Os parlamentares, por sua vez, terão que fazer sua parte para evitar cantar vitória antes da hora e desmobilizar a militância. O deputado federal Bibo Nunes (PSL-RS) admite que vai pedir uma maior “incrementada” aos esforços dos voluntários. “Temos que continuar nesse ritmo intenso. Muita gente acha que é fácil, mas não é tão simples.

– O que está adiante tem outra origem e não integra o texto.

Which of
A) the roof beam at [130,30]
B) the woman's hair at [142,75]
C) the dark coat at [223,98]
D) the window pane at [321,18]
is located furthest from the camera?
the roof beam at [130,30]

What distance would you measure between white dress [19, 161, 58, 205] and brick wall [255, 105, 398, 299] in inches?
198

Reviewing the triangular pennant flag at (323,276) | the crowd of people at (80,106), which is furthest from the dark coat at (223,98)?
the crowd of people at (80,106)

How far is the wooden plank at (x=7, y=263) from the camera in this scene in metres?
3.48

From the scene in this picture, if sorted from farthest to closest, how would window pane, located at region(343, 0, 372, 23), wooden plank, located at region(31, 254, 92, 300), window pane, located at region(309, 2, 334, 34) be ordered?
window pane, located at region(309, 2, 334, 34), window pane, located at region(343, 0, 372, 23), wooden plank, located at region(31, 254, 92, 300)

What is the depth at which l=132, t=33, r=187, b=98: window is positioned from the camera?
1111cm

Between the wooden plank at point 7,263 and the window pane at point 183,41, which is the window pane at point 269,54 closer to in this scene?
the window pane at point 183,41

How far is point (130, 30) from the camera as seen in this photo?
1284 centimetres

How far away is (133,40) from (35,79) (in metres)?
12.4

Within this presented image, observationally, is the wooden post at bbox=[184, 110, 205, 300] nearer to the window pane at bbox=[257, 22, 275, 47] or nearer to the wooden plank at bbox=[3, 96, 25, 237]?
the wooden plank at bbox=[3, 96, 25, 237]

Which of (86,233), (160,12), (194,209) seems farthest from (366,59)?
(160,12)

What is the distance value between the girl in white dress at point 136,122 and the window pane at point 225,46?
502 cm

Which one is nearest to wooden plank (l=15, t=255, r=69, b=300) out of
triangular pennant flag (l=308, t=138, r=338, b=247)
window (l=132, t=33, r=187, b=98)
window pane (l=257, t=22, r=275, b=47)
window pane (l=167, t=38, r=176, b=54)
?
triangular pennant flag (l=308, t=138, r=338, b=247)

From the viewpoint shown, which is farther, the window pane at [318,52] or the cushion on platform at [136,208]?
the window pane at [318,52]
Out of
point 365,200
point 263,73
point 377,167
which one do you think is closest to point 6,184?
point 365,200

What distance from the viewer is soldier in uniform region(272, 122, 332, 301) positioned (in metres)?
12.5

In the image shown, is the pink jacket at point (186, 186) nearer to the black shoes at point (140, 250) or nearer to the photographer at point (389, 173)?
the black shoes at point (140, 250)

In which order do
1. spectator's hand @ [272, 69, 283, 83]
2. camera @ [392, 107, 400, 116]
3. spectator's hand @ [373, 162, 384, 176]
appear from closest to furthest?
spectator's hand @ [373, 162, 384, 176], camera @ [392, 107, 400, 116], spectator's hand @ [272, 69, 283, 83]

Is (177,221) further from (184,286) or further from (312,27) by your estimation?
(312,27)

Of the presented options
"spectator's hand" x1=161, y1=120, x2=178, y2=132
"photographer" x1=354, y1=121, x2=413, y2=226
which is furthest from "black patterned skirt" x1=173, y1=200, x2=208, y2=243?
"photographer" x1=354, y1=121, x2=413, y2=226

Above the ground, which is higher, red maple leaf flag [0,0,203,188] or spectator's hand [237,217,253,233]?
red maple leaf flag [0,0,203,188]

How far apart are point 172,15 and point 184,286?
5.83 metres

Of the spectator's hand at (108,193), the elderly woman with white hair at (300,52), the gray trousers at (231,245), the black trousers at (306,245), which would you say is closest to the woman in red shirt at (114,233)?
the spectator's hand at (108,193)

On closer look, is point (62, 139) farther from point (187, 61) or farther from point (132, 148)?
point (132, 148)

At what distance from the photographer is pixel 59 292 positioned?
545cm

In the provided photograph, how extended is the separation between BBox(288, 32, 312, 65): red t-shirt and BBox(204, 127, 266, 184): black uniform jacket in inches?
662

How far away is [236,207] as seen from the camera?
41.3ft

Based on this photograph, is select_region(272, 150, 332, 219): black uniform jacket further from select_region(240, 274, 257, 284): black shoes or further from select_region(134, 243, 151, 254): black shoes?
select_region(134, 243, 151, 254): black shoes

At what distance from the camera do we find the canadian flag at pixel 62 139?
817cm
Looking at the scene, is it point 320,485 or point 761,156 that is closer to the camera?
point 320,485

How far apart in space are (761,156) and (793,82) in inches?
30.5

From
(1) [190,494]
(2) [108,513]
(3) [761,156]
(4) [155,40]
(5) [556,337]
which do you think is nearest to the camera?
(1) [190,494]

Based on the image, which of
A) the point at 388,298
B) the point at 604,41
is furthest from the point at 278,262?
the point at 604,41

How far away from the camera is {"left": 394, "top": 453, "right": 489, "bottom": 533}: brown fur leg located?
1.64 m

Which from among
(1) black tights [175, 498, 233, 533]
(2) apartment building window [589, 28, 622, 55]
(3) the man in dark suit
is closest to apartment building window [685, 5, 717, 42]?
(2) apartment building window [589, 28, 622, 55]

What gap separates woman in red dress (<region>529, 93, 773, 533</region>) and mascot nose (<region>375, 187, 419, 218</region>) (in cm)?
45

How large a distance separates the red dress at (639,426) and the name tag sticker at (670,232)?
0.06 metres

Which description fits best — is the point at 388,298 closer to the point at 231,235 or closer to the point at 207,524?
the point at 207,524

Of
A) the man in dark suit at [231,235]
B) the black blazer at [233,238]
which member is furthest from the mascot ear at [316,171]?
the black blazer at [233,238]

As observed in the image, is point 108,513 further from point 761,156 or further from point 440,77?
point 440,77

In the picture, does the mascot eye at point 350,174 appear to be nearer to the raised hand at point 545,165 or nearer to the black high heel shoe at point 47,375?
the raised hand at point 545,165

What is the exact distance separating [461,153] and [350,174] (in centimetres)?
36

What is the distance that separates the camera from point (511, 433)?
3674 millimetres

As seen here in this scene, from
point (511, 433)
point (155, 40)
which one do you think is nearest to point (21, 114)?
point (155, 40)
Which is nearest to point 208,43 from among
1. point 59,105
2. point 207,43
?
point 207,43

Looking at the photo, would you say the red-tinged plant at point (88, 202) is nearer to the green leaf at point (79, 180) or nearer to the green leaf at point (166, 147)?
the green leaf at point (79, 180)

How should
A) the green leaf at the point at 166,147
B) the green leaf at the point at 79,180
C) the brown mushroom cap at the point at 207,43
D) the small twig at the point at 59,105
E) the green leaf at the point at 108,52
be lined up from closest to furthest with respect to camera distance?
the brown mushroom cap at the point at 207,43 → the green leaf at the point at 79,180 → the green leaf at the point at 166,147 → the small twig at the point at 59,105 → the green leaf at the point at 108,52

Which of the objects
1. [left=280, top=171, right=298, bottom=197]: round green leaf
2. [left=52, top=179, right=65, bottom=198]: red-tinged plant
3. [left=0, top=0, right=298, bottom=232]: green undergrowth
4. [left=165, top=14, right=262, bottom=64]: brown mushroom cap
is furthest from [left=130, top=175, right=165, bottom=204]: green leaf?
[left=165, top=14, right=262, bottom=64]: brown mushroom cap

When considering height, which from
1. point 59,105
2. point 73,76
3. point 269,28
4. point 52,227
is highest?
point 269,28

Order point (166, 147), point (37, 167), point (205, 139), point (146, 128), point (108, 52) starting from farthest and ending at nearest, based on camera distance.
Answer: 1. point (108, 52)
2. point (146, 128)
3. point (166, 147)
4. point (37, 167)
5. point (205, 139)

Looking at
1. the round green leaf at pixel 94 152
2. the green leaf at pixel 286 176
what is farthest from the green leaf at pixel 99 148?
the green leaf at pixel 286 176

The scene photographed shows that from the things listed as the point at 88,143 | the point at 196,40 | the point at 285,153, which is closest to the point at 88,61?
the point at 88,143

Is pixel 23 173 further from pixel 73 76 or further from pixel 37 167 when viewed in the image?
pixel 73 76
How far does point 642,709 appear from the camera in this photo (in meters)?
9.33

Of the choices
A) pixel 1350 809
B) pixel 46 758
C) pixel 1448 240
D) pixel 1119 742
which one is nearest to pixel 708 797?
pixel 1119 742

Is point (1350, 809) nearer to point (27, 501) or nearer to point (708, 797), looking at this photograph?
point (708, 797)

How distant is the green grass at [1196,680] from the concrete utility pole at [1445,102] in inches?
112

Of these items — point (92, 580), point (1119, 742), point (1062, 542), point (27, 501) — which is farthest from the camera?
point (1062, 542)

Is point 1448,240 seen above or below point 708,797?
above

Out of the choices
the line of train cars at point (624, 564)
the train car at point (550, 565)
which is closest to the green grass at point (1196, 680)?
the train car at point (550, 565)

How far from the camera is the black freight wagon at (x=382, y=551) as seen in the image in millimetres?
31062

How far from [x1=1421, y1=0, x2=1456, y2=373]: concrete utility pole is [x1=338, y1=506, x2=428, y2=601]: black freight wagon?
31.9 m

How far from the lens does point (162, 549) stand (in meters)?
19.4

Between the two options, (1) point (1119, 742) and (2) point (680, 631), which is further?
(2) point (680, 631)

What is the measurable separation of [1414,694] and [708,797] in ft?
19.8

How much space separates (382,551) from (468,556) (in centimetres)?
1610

Vamos conscientizar nosso pessoal de que não dá para parar”, destacou. Outro desafio destacado por ele é exposição da imagem dos pesselistas.

Há um temor de que a exposição excessiva dos parlamentares que trabalham pela criação do partido possa ser interpretada como uma violação eleitoral pelo PSL. Por isso, para ajudar nessa cruzada, Bibo diz que conta com o apoio da militância nas redes sociais. “Não posso fazer campanha aberta porque corro o risco de infidelidade partidária, mas em fevereiro teremos a definição de expulsões. A gente pede para as pessoas irem ao cartório e fazer o reconhecimento. No Rio Grande do Sul, em uma tarde, foram 315 apoiamentos”, comenta.